How would you respond?
Some think coffee dates are cheap and low-effort; others think they are fine. But unfortunately, this is just one of many instances in the current era of online dating where we haven’t quite figured out how to navigate.
Other areas of ambiguity and contention:
What is an appropriate first date?
How long should you chat before taking it to a face-to-face meetup?
Should you vet the person via a video call before meeting up?
In navigating this uncertain, confusing, and sometimes treacherous terrain of online dating and making your experience a lot more bearable, I share some tips on what has worked for me in my online dating experience.
#1 Reduce the texting; take it to a face-to-face
Personally, a two-week window is just enough time to discern if the texting chemistry is going well enough that I’d like to take it up a notch and meet in person.
If one is uncomfortable meeting so soon, there are also phone or video call options. But ultimately, those options should ease into an in-person meeting at some point.
Some people are amazing texters – confident and witty over text but utterly different in person. There is always room for preparation and editing with readers, less so when facing a living, breathing person and where interactions are spontaneous.
In-person meetups also offer clues about someone technology can never replicate – body language, how they treat people around you, chemistry, and whether you both vibe.
Another purpose of the in-person meetup is that you weed out the “forever-texters,” those who have absolutely no intention of ever meeting up. They prefer spending so much time typing pages of text to conversing.
I consider these types to be relationship-avoidant and time-wasters who have little to no intention of ever making things severe.
#2 Keep the first date quick and cheap (hence coffee)
This serves two aims.
It not only helps to lighten the atmosphere of date – which can be anxiety-inducing and stressful. But it also lets you get to know the person without the pressure of sitting through a long meal or event.
When things aren’t working out, a coffee date makes it easier to end the evening quickly and part ways. But if you are having a long dinner and your date is annoying, you are stuck with them; leaving is not as easy.
There is also the cost issue; coffee dates are a lower financial investment, which may not feel so bad if the date turns out poorly.

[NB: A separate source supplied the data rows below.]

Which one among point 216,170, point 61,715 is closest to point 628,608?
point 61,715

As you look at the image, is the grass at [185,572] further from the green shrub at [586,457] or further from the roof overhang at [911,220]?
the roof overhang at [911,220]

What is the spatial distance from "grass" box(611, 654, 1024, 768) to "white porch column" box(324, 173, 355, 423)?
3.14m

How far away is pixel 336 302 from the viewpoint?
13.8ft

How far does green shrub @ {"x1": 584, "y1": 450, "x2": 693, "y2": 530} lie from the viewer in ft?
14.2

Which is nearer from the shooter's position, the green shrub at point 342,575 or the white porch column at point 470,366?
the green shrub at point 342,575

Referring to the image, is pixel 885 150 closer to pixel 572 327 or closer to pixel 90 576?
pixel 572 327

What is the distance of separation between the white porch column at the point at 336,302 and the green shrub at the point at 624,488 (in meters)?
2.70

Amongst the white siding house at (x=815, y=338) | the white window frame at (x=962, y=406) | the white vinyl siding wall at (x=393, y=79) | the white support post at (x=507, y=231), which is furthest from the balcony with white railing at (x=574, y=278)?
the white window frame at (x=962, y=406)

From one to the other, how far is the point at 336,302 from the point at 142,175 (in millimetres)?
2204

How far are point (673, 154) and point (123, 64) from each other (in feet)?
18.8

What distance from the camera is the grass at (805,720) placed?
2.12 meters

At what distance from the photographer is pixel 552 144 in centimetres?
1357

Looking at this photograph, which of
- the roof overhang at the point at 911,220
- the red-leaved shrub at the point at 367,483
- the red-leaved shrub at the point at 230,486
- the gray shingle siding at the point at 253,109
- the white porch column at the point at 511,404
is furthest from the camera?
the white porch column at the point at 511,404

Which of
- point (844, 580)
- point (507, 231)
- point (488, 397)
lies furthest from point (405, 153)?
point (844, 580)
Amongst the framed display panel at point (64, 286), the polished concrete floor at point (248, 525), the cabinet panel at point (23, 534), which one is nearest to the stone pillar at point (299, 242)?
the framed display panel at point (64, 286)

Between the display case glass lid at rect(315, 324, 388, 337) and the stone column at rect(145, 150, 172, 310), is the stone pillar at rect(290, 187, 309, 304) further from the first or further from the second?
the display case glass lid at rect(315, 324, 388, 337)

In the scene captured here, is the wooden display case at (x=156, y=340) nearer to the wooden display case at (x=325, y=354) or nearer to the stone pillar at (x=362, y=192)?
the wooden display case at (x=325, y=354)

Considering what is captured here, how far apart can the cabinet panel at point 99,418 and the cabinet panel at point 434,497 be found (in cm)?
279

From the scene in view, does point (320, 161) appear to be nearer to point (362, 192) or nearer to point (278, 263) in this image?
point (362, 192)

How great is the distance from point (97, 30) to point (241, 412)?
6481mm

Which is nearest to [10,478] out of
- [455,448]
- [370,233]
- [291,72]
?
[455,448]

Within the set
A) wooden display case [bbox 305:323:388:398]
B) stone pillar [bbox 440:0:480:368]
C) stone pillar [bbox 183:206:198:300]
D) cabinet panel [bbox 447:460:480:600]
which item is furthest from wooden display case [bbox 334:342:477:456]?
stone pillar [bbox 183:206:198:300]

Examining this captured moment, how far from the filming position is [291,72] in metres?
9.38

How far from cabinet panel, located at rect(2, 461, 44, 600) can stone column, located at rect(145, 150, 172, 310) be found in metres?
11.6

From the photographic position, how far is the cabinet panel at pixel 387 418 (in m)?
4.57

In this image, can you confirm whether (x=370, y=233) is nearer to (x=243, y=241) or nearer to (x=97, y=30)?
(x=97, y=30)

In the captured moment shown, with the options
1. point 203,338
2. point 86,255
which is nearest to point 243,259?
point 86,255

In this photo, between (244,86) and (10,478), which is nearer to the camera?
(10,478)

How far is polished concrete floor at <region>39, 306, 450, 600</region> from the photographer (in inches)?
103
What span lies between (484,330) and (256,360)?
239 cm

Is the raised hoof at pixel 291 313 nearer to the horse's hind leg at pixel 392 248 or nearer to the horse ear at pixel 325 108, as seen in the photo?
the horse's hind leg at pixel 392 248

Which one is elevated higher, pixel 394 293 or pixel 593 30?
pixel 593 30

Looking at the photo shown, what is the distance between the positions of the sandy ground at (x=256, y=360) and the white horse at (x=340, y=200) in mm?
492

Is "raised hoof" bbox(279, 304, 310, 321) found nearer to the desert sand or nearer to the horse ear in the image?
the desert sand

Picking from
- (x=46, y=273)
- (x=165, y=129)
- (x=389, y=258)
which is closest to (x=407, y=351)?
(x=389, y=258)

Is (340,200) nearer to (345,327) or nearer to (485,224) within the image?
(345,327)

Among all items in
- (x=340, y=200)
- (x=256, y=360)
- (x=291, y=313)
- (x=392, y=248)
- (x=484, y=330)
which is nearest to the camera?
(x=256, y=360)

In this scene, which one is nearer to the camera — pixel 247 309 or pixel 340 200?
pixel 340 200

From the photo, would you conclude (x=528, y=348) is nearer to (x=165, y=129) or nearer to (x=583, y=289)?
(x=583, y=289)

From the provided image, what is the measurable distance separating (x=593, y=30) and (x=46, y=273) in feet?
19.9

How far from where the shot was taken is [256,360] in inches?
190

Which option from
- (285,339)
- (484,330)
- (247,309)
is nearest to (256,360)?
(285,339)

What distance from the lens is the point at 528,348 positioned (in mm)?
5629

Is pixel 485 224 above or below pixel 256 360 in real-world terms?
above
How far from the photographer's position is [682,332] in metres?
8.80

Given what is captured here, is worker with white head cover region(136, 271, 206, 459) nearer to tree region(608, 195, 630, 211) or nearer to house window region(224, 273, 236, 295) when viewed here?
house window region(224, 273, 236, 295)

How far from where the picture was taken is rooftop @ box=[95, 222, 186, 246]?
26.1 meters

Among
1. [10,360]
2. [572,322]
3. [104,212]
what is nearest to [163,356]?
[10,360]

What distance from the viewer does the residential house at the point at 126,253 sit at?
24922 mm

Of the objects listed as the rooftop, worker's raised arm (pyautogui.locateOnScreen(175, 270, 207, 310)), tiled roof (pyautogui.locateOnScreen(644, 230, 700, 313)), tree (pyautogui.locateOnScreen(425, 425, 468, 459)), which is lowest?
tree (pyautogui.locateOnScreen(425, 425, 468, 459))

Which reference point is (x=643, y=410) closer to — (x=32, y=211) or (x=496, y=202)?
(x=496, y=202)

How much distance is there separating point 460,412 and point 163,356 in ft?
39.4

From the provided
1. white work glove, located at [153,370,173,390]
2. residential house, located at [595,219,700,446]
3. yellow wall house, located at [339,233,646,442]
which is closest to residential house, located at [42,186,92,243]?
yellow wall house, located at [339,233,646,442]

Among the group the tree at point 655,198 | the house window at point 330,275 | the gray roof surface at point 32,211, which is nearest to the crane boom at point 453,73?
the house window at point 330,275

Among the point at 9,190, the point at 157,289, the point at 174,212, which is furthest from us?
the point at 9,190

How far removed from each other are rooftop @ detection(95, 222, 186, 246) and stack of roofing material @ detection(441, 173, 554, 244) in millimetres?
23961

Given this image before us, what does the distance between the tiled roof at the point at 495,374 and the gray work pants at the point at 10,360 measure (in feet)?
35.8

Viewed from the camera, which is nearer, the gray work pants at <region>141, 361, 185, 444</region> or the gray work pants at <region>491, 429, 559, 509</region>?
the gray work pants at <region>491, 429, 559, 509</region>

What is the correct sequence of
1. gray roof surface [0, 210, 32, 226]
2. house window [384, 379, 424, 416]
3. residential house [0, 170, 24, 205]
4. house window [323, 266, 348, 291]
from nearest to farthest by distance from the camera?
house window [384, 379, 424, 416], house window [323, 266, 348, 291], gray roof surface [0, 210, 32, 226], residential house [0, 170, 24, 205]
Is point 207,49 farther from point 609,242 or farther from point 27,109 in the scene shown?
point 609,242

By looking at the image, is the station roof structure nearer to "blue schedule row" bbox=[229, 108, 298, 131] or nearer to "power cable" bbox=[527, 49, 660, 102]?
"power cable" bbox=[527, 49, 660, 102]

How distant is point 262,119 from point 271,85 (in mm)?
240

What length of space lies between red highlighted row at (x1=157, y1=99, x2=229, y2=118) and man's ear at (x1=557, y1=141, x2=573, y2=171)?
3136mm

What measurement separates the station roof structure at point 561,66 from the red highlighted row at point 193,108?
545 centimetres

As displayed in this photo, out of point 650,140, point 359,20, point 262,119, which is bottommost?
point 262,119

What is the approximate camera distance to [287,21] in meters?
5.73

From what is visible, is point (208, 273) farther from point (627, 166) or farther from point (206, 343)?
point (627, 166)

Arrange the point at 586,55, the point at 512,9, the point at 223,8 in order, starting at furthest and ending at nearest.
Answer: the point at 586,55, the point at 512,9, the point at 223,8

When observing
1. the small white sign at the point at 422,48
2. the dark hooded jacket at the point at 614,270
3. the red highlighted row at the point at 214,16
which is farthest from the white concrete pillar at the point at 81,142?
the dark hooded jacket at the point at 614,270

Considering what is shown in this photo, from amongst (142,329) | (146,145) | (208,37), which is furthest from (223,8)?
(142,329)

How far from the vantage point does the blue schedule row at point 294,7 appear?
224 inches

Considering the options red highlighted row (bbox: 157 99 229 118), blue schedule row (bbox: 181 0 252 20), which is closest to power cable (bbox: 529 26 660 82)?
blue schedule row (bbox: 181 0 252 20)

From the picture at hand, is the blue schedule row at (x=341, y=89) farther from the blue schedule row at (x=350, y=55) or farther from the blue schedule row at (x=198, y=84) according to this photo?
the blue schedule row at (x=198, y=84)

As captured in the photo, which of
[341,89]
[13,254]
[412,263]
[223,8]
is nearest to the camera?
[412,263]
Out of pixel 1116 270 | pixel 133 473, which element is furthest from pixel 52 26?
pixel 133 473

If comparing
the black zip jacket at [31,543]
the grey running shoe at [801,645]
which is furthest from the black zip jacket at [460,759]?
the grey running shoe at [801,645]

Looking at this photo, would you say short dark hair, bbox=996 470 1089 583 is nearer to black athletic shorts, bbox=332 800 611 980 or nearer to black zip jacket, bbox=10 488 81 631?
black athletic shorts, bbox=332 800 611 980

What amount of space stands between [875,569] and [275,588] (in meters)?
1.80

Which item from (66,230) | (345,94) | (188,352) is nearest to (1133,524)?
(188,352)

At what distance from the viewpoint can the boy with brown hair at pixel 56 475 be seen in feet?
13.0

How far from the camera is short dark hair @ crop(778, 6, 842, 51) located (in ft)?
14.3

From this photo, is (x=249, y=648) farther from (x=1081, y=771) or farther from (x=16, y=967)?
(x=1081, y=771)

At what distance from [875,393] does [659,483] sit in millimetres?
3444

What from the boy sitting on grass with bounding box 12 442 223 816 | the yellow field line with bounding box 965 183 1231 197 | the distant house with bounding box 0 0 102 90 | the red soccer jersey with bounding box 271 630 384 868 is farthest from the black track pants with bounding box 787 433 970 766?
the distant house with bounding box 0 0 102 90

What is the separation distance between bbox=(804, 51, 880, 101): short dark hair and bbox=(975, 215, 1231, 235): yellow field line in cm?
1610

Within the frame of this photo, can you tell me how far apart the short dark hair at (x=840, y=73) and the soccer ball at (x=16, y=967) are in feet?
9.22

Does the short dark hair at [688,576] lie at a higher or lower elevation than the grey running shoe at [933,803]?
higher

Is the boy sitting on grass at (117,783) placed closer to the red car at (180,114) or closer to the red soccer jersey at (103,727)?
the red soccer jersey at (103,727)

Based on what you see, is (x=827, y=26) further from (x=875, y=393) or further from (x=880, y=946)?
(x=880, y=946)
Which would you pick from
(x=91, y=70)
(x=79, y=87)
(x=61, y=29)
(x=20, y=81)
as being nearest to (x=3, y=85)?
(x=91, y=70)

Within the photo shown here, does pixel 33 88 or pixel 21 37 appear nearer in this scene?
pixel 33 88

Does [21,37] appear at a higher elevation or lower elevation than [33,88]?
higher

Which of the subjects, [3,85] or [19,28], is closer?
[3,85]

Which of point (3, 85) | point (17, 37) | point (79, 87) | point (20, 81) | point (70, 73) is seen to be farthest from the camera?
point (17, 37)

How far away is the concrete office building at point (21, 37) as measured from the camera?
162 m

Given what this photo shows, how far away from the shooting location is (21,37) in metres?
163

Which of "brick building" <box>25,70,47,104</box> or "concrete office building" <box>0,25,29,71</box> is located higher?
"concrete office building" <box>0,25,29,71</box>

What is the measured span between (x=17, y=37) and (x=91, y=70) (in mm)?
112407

#3 Check your comfort levels and boundaries
I’ve always made it a point to be wary of two things on dates – where I was being taken to and the topics they discussed. It is sometimes incredibly easy to be lulled into a false sense of comfort, especially if you have been vibing well with your date – some of them take advantage of that.
I’ve had dates which seemed gentlemanly but would suggest meeting up late at night in poorly-lit areas and others who would bring up sexual topics barely 20 minutes into the date, despite saying they weren’t looking for a hookup.
It can feel difficult to leave situations like that, especially if you are in the middle of a meal (hence why coffee dates always work!). But what I’ve found works is to call out the behavior and to tell them to stop.
This may sound paranoid to some, but we do not know this person at all yet, so a degree of caution still needs to be exercised. We may vibe well with them, but they are still practically strangers.
#4 If you aren’t feeling it, don’t force it
I’ve known people who went on dates with people they did not feel much attraction to but were doing it because the person was “nice” and they should like them. I think what is genuinely “nice” is to let the person know you aren’t feeling the same way and free both of you to date other people who might be a better fit.
You can’t force yourself to have feelings for others, and prolonging the date when you aren’t vibing with someone will make you feel empty after a while.
Online dating is here to stay, and as we try to figure out what is acceptable dating behavior, we all can keep in mind a couple of things that will make our experiences more enjoyable and safe. It is also worth paying attention to our date’s behavior and seeing if it aligns with what we seek in a partner.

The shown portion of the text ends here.